I would say that if the purpose of attempting to predict outcomes is in order to select patients for follow up, then a high sensitivity is required, to ensure that few patients with delays or impairments are missed, and prediction of a low 2-year Bayley score (which itself has a fairly high sensitivity (and low specificity) for long term functional problems) would be reasonable. Enrolling identified children in a follow up program is not generally a harm, so enrolling more children than the proportion that will truly eventually have significant impairments would be acceptable.
If the reasoning is to initiate a targeted early intervention, then again high sensitivity is required, so that all infants who will potentially benefit will be enrolled; if the intervention carries potential risks, or is costly, then a high specificity is also required.
If we wish, by our predictions, to prepare parents for their future, we need a high positive predictive value (PPV) for outcomes that are going to impact on their lives, and a high negative predictive value (NPV) to ensure that we do not inappropriately reassure them. In this case a high PPV for a low BSID score is of questionable benefit, as there is little evidence that a BSID ˂70 affects the function of families.
If we are trying to understand the causes of disability among preterm infants, then statistically significant associations, even if PPV is low, may help to direct our attention to findings which require further study.

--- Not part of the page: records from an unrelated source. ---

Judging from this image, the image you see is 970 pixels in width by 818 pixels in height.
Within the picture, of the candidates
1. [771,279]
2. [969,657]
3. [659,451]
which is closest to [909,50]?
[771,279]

In our efforts to perform research to reduce disability, or the impacts of disability, we really need predictive methods that have a high PPV for these outcomes (for example to enroll infants in prevention trials without enrolling infants at low risk) and a high sensitivity, so that a high proportion of affected children will be enrolled. In this case, minor or moderately severe impairments might be worthwhile predicting.

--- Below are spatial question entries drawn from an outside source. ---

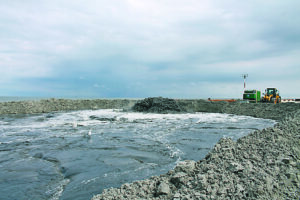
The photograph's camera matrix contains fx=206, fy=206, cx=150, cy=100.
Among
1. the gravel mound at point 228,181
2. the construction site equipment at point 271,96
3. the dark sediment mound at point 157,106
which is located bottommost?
the gravel mound at point 228,181

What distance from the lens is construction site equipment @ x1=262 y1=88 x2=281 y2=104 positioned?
2617cm

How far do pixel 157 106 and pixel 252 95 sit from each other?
13.5 meters

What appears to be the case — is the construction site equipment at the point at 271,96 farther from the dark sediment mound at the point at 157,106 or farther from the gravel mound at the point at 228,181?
the gravel mound at the point at 228,181

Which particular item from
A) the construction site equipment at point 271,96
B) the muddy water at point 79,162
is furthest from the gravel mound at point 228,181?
the construction site equipment at point 271,96

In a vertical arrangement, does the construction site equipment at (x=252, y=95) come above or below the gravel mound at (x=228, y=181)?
above

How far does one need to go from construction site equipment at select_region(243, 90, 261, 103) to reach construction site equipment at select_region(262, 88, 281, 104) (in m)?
1.17

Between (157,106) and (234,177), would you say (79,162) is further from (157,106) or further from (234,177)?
(157,106)

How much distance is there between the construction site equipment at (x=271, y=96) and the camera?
85.9 feet

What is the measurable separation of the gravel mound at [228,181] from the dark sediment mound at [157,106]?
19.3 metres

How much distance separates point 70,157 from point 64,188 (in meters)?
2.54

In contrast some articles explicitly state that the purpose of performing a particular test is that, with the results, we can redirect intensive care to comfort care, and prevent the survival of disabled children. I propose that for such a purpose, if it is considered morally acceptable, we should demand findings that have extremely high PPVs, and only for profoundly abnormal outcomes. In such a situation a prediction that a 2 year BSID will be 2 SD below the mean is entirely inadequate.

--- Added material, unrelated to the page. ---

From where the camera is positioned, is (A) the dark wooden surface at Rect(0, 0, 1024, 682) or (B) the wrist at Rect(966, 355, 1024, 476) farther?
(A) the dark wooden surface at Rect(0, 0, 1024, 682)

7.2 Predicting Outcomes Before Birth, Lack of Prediction by Gestational Age
When deciding on immediate neonatal intervention for an infant about to deliver in the extremely preterm range, we have limited data to use. Decisions are usually based on estimated gestational age (EGA) and often follow recommendations from professional societies. It is clear from multiple data sources that gestational age among the extremely preterm infant is strongly correlated with survival, even though birth weight is a better predictor of survival. In contrast, a recent systematic review [4] shows that when infants are examined at a sufficiently advanced age (over 4 years at least) there is no distinction in intellectual impairment between infants born at 22, 23, 24, 25 or 26 weeks. Although they differ in their survival, among survivors there is little evidence of different frequencies of significant impairments [5].
Therefore gestational age cannot be used to predict long term outcomes, however sex can be, as there are consistent and substantial differences between boys and girls [6]. This would suggest that if predictions of long term intellectual impairments are going to be made to decide on active intervention, it makes no sense to alter intervention based on gestational age, it would be more rational to resuscitate girls, and not boys. The moral acceptability of this is worthy of discussion.